Menteri PUPR Minta Dirjen Awasi Monopoli Proyek Infrastruktur Nasional

id Basuki Hadimuljono

Menteri PUPR Minta Dirjen Awasi Monopoli Proyek Infrastruktur Nasional

Menteri Pekerjaan Umum dan Perumahan Rakyat (PUPR) Basuki Hadimuljono (Antara)

Jakarta, (Antara Sumbar) - Menteri Pekerjaan Umum dan Perumahan Rakyat (PUPR) Basuki Hadimuljono akan meminta para eselon I di jajarannya untuk mengamati dan mengawasi dugaan tren Badan Usaha Milik Negara (BUMN) memonopoli pekerjaan di proyek infrastruktur nasional.

"Ya ini mestinya tidak boleh terjadi. Nanti saya minta para dirjen awasi dan amati hal ini. BUMN itu tak layak garap proyek-proyek kecil. Ini yang mungkin dilakukan oleh anak cucu usaha BUMN tersebut," kata Basuki kepada pers di Jakart, Jumat.

Sebelumnya, Himpunan Pengusaha Muda Indonesia (HIPMI) menilai saat ini ada tren Badan Usaha Milik Negara (BUMN) memonopoli pekerjaan di proyek infrastruktur nasional.

"Contoh untuk proyek jalan tol, kalau pekerjaan penyediaan batu dan besinya serta pasirnya dikerjakan oleh anak usaha dan cucu BUMN, apa itu tidak monopoli?" kata Ketua Umum HIPMI Bahlil Dahalia usai menghadiri Kelompok Fokus Diskusi PB NU "Mendorong Peran Swasta Untuk Lebih Partisipatif Dalam Pembangunan Infrastruktur".

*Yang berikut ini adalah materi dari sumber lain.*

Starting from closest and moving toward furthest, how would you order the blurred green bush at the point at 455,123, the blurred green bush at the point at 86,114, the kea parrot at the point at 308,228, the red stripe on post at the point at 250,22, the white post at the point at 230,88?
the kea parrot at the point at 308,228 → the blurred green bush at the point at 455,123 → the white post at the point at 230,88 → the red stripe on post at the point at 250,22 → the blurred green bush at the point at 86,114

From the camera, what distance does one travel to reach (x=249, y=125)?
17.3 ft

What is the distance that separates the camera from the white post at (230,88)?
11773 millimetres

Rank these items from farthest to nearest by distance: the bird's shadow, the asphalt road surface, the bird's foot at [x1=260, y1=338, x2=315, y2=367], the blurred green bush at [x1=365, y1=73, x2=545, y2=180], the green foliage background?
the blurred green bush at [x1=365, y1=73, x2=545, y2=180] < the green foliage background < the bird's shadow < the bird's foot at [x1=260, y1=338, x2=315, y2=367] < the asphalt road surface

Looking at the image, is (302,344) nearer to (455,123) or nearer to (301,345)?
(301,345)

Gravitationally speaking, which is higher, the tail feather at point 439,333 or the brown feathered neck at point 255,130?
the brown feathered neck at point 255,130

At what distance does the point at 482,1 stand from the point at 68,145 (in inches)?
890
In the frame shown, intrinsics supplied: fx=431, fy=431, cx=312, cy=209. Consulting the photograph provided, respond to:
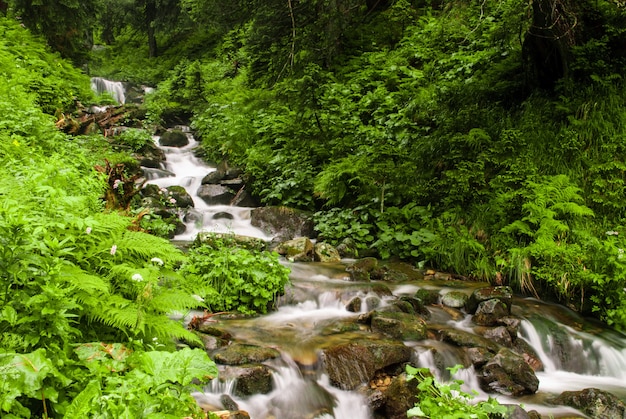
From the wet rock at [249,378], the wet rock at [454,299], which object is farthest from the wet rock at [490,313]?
the wet rock at [249,378]

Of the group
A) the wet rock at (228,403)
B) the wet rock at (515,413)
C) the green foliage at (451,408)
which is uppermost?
the green foliage at (451,408)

Menurut dia, konteks monopoli dalam hal ini adalah bila bagian pekerjaan dengan angka tertentu seharusnya bisa diserahkan kepada pengusaha nasional, itu harus diserahkan ke pengusaha lainnya.

"Kita setuju ada penguatan BUMN untuk pekerjaan-pekerjaan besar. Kalau yang kecil kecil juga untuk BUMN, lalu di mana peran swasta nasional," ucapnya.

Menurut Basuki, sejumlah BUMN Karya seperti Waskita selalu mengerjakan proyek-proyek di atas Rp300 miliar. "Kalau yang kecil-kecil. Ini yang mungkin masih dikerjakan anak usaha mereka. Ini ke depan mestinya tidak lagi," katanya.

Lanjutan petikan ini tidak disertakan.